→ WHAT TO WORK ON:
• A. Copy out word for word the stretch of the Northern Ireland coronavirus report from "His comments came" through "was becoming complacent.".
• B. Continue the news story on Covid-19 deaths in Northern Ireland, starting right after its last sentence.

→ TEXT SHOWN:
__________________________________________________

Northern Ireland is "on a knife edge" in efforts to suppress the coronavirus peak, a top Stormont scientist has warned.
Professor Ian Young, the chief scientific adviser to the Department of Health, said a slight slippage in public adherence to social distancing measures could be the difference between the death rate falling or continuing to rise.
His comments came as the region recorded its highest daily death toll in the outbreak to date.
The deaths of 18 people with Covid-19 in Northern Ireland hospitals brought the total in the pandemic to 158.
Health Minister Robin Swann said the figures should serve as a "grim wake-up call" to anyone who was becoming complacent.
Last night a further 43 deaths were confirmed in the Republic as it, too, reported its highest daily toll yet.
Across the island of Ireland, 644 people are now known to have died from the virus.
At the daily Covid-19 press briefing at Stormont, the minister addressed concerns about the inability of family members to be with their loved ones in their final moments.

__________________________________________________

→ LISTED RECORDS:
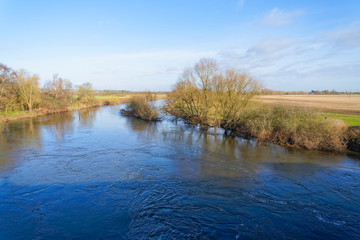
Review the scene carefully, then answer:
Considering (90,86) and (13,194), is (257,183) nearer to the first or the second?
(13,194)

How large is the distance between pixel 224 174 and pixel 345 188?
5.93 metres

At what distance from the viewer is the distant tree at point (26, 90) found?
1361 inches

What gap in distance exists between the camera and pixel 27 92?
35.0m

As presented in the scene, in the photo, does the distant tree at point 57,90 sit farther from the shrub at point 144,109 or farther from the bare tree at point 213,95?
the bare tree at point 213,95

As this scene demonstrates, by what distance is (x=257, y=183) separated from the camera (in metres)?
10.7

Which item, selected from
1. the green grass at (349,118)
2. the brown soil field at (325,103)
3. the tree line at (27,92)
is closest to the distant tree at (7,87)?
the tree line at (27,92)

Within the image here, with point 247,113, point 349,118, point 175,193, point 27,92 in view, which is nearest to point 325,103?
point 349,118

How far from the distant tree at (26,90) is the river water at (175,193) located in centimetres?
2247

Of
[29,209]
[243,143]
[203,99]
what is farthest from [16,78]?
[243,143]

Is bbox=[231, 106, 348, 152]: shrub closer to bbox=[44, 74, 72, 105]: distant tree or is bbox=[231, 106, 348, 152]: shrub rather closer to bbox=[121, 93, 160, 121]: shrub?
bbox=[121, 93, 160, 121]: shrub

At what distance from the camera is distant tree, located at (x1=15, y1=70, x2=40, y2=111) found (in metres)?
34.6

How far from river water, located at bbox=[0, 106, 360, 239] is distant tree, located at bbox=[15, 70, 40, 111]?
73.7 ft

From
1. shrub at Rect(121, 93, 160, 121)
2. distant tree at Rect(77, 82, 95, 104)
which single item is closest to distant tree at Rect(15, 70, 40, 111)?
shrub at Rect(121, 93, 160, 121)

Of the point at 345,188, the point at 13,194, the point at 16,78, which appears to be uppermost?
the point at 16,78
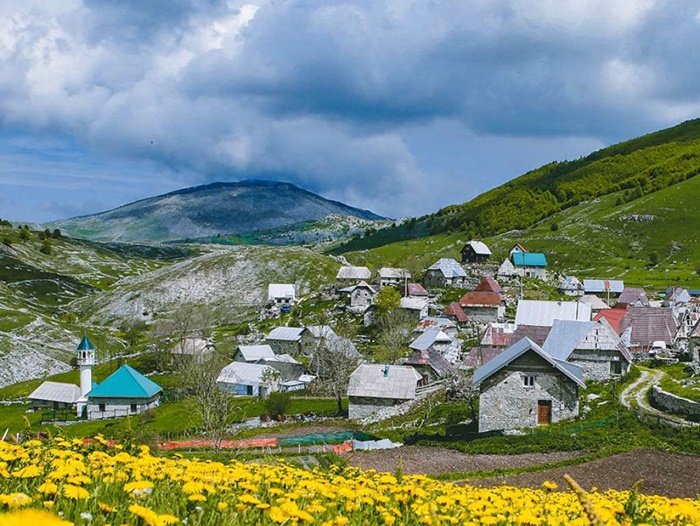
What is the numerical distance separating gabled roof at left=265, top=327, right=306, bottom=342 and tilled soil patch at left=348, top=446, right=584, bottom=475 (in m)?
71.3

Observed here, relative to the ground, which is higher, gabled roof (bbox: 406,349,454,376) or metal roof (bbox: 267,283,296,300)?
metal roof (bbox: 267,283,296,300)

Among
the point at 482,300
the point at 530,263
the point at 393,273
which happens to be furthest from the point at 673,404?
the point at 530,263

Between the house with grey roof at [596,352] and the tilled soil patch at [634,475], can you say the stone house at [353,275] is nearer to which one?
the house with grey roof at [596,352]

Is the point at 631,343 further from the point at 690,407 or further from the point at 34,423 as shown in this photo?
the point at 34,423

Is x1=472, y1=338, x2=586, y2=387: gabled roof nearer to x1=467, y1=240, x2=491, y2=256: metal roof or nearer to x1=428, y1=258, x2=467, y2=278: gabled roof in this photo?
x1=428, y1=258, x2=467, y2=278: gabled roof

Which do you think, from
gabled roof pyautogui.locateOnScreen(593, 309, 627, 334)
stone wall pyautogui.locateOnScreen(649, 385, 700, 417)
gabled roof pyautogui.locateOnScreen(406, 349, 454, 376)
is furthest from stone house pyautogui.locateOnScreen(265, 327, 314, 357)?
stone wall pyautogui.locateOnScreen(649, 385, 700, 417)

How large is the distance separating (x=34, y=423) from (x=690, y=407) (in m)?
67.6

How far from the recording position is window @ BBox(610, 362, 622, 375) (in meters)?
53.3

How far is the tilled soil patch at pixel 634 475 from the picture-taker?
87.8 ft

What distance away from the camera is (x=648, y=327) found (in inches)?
2817

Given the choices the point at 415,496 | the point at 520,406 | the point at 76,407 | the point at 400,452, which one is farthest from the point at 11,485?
the point at 76,407

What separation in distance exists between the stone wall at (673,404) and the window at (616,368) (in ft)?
28.8

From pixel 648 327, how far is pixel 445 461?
4679 cm

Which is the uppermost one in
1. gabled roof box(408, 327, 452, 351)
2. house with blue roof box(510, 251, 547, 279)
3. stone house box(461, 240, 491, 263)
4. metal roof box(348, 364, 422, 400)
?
stone house box(461, 240, 491, 263)
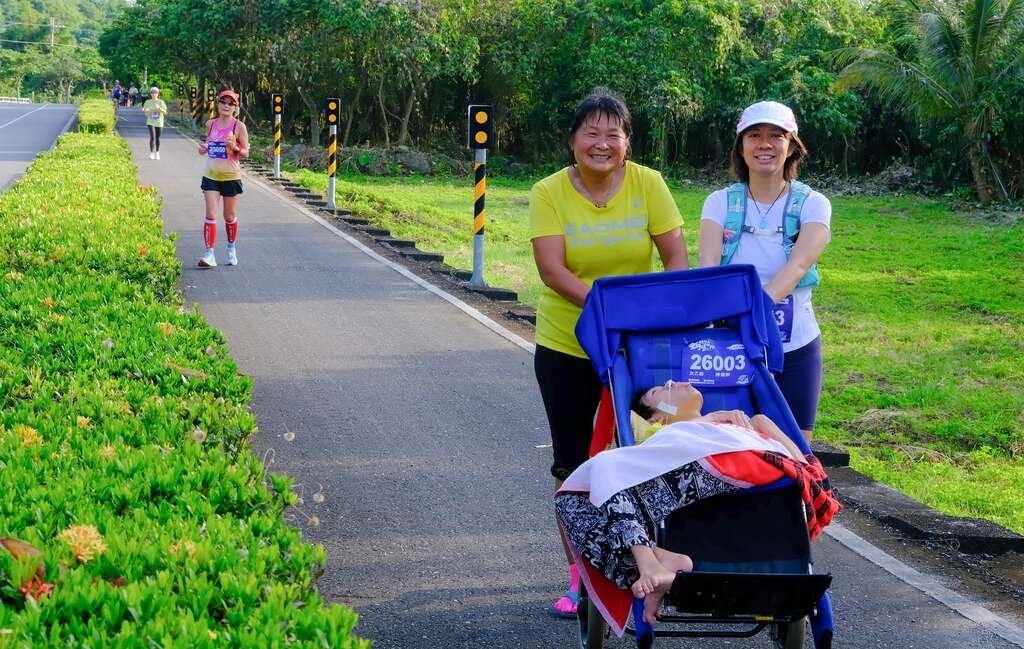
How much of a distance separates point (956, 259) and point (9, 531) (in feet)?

__________________________________________________

→ RESPONSE LIST:
• A.
His comments came as the region recorded its highest daily death toll in the outbreak to date.
The deaths of 18 people with Covid-19 in Northern Ireland hospitals brought the total in the pandemic to 158.
Health Minister Robin Swann said the figures should serve as a "grim wake-up call" to anyone who was becoming complacent.

• B.
Mr Swann said advice from clinicians indicated that allowing visitor access to intensive care units presented "too significant a risk".
However, he said he had requested the Northern Ireland Critical Care Network to review the issue.
Prof Young said modelling analysis suggested Northern Ireland was either at or very close to the peak of the first wave of the infection.
He said the fact it had not been as bad as some earlier models had suggested was down to the high level of public adherence to social distancing rules.
"It is possible that we might continue to see a rise in deaths for another week or so," he said.
"And today's very sad news in terms of deaths and bereaved families is in keeping with that.
"The fact that we have reached the peak now and that it is perhaps not as bad as previously anticipated is a tribute to the relatively high degree of adherence on the part of all of the public to the social distancing measures which are in place.
"Nonetheless, I need to stress that this is very much on a knife edge at present. It's absolutely vital that people continue to adhere strictly to the measures which are currently in place; even a relatively small departure from that would be enough for us to see an increase in Covid again.
"It's very important that we suppress this wave one of the epidemic as much as possible in order to allow us to move forward and make decisions about how best to respond to the next wave."
The scientist said ministers faced some very difficult decisions on how to manage social distancing restrictions until a point that sufficient immunity existed within the population.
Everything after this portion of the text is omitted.